> [DATASET EXCERPTS]
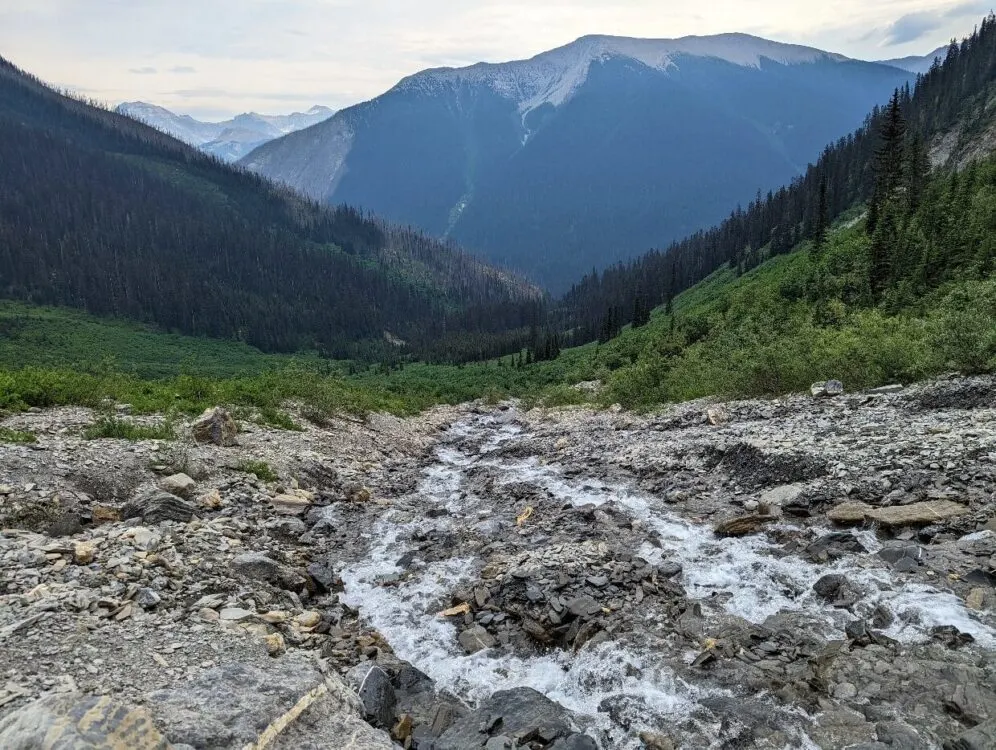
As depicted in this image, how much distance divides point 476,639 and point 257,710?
4.79 meters

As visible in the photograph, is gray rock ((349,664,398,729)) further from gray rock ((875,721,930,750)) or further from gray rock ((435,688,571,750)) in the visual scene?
gray rock ((875,721,930,750))

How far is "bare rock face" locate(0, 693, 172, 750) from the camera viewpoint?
219 inches

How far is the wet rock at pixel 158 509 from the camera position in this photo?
1359cm

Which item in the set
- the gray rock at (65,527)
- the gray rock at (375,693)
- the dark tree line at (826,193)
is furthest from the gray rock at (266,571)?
the dark tree line at (826,193)

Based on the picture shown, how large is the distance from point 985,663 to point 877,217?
60.9m

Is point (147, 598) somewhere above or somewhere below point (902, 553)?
below

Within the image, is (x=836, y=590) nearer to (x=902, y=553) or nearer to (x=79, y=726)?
(x=902, y=553)

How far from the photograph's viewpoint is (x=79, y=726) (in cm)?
578

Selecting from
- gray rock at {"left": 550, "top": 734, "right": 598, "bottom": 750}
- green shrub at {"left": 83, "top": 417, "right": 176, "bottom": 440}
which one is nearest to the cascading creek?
gray rock at {"left": 550, "top": 734, "right": 598, "bottom": 750}

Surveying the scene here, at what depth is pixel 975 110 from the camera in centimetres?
10750

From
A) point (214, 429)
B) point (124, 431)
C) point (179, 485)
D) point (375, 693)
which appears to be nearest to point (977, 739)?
point (375, 693)

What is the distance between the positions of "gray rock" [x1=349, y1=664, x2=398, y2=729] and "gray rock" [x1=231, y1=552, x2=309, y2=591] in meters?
3.87

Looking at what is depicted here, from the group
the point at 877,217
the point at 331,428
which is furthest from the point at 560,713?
the point at 877,217

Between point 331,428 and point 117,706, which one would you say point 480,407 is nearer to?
point 331,428
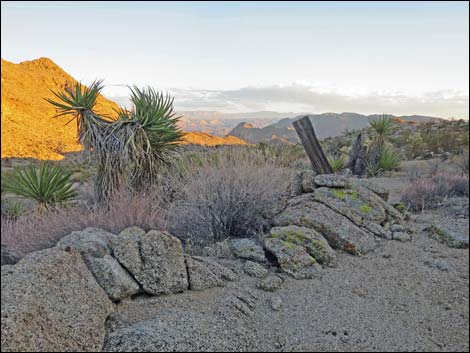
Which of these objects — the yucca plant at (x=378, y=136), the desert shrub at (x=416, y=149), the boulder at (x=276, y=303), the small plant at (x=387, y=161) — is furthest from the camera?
the desert shrub at (x=416, y=149)

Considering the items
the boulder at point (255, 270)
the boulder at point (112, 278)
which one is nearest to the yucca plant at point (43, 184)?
the boulder at point (112, 278)

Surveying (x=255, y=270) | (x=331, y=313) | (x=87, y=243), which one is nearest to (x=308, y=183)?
(x=255, y=270)

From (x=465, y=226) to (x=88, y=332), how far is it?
6.37 m

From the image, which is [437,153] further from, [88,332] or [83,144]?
[88,332]

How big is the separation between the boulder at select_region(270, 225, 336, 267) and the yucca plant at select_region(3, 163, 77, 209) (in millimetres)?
3364

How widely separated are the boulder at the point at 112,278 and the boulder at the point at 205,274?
59cm

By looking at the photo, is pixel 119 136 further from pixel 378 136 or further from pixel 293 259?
pixel 378 136

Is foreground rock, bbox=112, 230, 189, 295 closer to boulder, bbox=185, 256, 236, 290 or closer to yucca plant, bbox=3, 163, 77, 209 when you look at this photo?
boulder, bbox=185, 256, 236, 290

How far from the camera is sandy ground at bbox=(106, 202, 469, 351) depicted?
10.2 feet

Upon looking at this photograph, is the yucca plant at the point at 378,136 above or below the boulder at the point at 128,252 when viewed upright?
above

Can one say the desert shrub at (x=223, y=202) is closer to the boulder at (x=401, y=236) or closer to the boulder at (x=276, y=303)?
the boulder at (x=276, y=303)

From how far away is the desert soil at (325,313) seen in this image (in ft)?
9.88

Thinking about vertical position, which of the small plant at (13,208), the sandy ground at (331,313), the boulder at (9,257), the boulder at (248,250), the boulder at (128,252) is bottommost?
the sandy ground at (331,313)

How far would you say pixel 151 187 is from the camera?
21.0 ft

> [WORK REQUIRED]
Extract, word for word, the lines of the entries starting at the line that contains "Can one say" and ending at the final line of the entries.

> [FINAL RESULT]
Can one say the desert shrub at (x=223, y=202) is closer to the boulder at (x=401, y=236) or closer to the boulder at (x=276, y=303)?
the boulder at (x=276, y=303)

From how far away is the desert soil at (325,313) seen in this image (in ft)?
9.88

Thinking about vertical position, which of the small plant at (13,208), the sandy ground at (331,313), the boulder at (9,257), the boulder at (248,250), the boulder at (128,252) is bottommost?
the sandy ground at (331,313)

How far would you say pixel 151 187 is from the camera?
21.0 ft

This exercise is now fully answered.